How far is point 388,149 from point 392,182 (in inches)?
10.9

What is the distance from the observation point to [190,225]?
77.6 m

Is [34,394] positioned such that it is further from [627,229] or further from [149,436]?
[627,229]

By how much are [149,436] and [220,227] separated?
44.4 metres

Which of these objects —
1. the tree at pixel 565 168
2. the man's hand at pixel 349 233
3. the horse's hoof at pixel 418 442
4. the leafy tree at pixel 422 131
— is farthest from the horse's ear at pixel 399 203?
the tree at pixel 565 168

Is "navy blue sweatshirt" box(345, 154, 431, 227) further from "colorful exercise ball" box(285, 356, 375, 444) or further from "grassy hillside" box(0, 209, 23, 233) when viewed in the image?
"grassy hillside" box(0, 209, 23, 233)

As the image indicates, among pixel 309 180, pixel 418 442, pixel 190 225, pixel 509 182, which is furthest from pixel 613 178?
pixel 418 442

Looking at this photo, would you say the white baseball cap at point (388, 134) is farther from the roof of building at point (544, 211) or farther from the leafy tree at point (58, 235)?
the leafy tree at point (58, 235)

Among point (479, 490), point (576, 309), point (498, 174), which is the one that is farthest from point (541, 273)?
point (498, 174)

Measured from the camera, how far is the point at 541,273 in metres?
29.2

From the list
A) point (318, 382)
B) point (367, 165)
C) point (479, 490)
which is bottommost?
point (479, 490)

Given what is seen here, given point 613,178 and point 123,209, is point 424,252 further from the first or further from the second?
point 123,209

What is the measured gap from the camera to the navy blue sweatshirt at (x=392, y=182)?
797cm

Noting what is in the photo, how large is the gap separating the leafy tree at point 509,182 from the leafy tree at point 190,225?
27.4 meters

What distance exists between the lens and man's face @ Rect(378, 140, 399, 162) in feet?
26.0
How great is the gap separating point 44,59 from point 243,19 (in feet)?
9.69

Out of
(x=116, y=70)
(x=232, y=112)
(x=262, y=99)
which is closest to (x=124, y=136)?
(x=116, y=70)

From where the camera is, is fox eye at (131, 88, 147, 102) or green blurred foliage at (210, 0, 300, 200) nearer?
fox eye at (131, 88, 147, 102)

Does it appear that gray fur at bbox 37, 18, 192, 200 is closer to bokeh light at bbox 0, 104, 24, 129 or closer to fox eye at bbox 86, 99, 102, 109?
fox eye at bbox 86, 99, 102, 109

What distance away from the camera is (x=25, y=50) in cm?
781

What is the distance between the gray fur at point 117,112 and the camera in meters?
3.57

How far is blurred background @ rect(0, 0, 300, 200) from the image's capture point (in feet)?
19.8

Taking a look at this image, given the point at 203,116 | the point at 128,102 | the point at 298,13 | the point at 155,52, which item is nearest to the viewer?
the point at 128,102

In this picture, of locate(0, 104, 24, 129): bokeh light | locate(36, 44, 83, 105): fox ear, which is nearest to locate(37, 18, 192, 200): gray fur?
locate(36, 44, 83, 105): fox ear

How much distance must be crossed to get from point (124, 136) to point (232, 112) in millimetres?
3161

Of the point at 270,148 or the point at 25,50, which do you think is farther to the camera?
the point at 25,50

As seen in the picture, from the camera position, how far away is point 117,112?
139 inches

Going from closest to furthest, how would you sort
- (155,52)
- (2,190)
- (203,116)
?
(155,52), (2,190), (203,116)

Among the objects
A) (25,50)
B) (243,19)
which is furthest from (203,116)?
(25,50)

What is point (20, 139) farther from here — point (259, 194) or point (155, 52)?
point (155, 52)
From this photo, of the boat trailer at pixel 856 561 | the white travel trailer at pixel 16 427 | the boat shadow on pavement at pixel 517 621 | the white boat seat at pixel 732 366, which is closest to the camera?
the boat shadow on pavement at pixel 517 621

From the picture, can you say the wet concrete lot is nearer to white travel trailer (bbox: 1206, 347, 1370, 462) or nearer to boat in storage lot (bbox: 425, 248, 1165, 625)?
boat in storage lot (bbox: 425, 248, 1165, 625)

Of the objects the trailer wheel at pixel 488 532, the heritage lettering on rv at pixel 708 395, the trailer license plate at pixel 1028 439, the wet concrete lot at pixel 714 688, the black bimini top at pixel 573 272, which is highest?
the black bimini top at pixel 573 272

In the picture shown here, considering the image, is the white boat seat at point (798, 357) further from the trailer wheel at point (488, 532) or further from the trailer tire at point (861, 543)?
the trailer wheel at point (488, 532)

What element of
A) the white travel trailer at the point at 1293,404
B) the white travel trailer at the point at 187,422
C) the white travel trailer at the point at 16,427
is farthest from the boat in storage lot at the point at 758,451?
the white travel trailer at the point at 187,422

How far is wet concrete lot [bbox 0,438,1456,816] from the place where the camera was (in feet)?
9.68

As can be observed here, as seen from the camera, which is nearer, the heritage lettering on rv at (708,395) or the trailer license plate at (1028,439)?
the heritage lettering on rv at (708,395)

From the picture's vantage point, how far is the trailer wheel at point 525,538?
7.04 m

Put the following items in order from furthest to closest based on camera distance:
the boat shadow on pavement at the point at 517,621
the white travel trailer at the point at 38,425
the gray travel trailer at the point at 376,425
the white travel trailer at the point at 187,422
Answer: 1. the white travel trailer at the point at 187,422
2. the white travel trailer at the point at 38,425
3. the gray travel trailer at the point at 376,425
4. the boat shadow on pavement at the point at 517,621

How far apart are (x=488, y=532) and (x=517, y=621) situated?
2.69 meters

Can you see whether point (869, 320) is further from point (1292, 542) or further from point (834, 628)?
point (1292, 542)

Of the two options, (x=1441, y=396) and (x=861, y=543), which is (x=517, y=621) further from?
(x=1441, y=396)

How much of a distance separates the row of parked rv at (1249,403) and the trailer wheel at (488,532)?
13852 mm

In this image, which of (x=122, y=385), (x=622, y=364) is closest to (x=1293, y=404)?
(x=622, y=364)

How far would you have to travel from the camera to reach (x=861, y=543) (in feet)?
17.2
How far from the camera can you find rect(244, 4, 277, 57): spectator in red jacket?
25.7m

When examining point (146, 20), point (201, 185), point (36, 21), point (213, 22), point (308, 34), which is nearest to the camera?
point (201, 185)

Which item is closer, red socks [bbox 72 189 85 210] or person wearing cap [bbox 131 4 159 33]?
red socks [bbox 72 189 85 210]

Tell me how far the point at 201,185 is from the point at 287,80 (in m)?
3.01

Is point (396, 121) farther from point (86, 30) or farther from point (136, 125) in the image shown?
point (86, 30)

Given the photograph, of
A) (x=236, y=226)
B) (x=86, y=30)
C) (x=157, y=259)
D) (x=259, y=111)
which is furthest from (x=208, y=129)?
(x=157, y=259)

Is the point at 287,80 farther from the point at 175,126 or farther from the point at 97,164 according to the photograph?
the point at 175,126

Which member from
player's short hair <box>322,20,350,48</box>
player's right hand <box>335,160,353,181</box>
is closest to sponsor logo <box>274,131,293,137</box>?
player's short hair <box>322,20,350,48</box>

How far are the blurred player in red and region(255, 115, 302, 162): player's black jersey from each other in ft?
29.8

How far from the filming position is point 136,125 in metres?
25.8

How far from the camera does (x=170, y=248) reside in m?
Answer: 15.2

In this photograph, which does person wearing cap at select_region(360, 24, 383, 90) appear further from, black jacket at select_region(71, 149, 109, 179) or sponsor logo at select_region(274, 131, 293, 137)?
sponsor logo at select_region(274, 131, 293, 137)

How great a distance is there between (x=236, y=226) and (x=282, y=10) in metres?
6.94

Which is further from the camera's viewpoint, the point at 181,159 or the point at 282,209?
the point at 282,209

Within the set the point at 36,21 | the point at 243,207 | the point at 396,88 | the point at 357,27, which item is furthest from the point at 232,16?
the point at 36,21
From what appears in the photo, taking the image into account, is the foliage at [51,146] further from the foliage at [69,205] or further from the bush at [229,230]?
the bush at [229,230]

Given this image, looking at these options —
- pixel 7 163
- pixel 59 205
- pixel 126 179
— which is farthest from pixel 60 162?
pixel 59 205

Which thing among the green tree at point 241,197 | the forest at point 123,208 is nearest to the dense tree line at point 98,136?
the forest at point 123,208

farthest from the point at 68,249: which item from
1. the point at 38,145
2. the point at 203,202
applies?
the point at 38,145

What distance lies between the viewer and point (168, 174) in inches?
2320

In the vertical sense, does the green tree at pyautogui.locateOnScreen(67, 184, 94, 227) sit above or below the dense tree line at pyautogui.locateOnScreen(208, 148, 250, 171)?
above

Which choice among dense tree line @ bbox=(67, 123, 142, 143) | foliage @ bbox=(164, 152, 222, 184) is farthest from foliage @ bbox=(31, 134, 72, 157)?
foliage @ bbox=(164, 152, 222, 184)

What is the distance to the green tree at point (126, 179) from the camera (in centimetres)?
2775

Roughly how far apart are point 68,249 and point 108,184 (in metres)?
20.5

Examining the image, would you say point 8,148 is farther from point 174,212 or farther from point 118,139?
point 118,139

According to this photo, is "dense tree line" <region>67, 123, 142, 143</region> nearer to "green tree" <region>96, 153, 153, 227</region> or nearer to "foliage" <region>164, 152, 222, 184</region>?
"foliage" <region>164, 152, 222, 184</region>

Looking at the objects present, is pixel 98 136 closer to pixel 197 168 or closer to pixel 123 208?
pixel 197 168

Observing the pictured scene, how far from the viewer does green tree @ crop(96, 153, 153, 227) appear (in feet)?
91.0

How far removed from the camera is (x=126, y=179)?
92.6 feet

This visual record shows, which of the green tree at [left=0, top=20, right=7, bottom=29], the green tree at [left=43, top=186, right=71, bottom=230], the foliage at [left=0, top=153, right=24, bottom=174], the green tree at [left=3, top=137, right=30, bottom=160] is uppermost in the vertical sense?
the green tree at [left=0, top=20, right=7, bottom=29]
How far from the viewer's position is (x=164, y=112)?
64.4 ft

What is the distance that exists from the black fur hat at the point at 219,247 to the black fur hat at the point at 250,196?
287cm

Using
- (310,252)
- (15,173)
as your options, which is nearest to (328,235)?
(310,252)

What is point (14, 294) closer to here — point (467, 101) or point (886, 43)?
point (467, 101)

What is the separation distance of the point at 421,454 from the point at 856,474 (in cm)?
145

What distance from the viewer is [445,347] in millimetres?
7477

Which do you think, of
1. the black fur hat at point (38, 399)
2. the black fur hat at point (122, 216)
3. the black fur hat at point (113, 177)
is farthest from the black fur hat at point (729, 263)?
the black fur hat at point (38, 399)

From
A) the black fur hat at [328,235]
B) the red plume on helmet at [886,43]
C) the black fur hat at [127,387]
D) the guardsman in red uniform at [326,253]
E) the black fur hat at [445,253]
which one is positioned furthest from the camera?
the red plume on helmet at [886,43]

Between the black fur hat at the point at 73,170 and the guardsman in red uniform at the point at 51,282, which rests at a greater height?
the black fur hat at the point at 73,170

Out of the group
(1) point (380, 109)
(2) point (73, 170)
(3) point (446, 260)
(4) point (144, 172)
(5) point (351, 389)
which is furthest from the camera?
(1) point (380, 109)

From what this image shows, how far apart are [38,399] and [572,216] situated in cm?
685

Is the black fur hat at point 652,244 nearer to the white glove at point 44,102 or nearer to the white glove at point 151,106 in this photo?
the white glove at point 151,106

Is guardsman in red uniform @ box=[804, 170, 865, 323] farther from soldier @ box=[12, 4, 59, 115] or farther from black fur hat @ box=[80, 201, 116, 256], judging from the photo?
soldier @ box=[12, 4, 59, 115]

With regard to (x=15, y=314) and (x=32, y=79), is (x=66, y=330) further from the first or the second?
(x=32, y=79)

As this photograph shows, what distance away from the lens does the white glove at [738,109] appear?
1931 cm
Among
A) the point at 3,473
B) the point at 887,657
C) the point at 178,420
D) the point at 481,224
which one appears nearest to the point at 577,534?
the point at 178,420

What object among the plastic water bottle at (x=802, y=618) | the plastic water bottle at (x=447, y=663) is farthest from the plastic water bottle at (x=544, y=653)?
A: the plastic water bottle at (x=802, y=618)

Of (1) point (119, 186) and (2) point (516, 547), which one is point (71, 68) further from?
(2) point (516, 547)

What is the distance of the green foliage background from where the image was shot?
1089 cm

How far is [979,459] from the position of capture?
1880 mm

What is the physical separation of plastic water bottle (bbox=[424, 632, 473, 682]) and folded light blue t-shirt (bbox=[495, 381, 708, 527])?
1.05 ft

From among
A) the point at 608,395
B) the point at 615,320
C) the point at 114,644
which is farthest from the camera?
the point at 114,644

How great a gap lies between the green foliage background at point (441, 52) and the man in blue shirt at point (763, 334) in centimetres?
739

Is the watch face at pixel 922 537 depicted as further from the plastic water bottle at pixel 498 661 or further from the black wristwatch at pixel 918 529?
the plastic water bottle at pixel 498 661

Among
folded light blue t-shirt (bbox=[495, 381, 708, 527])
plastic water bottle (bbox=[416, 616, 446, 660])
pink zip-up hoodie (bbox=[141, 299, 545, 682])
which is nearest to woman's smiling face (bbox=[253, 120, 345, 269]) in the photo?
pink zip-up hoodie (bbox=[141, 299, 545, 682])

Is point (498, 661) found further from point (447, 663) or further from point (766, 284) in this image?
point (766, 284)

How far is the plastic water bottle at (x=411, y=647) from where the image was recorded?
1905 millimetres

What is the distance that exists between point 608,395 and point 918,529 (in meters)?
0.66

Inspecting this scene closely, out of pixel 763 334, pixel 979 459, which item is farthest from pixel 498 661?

++++++++++

WHAT YOU NEED TO DO - Starting at the line that contains "What object among", write out every line to the end of the entries, exactly as given.

ANSWER TO THIS TASK -
What object among the plastic water bottle at (x=802, y=618) | the plastic water bottle at (x=447, y=663) is farthest from the plastic water bottle at (x=544, y=653)?
A: the plastic water bottle at (x=802, y=618)

Of (1) point (119, 186) and (2) point (516, 547), which one is point (71, 68) further from?
(2) point (516, 547)

What is the distance of the green foliage background from where the image was shot?
1089 cm

How far is [979,459] from the position of capture?
1880 mm

What is the physical separation of plastic water bottle (bbox=[424, 632, 473, 682]) and folded light blue t-shirt (bbox=[495, 381, 708, 527])?
1.05 ft

From among
A) the point at 608,395
B) the point at 615,320
C) the point at 114,644
which is farthest from the camera?
the point at 114,644

How great a gap lies between the green foliage background at point (441, 52) and the man in blue shirt at point (763, 334) in centimetres?
739

Is the watch face at pixel 922 537 depicted as further from the plastic water bottle at pixel 498 661 or further from the black wristwatch at pixel 918 529?
the plastic water bottle at pixel 498 661

Among
folded light blue t-shirt (bbox=[495, 381, 708, 527])
plastic water bottle (bbox=[416, 616, 446, 660])
pink zip-up hoodie (bbox=[141, 299, 545, 682])
which is nearest to woman's smiling face (bbox=[253, 120, 345, 269]) in the photo?
pink zip-up hoodie (bbox=[141, 299, 545, 682])

Is point (498, 661) found further from point (447, 663) or further from point (766, 284) in this image?
point (766, 284)

How far is the plastic water bottle at (x=411, y=647) from where the image was recorded?
1905 millimetres

What is the distance that exists between point 608,395 and point 918,529 (in meters)?
0.66

Inspecting this scene closely, out of pixel 763 334, pixel 979 459, which item is farthest from pixel 498 661?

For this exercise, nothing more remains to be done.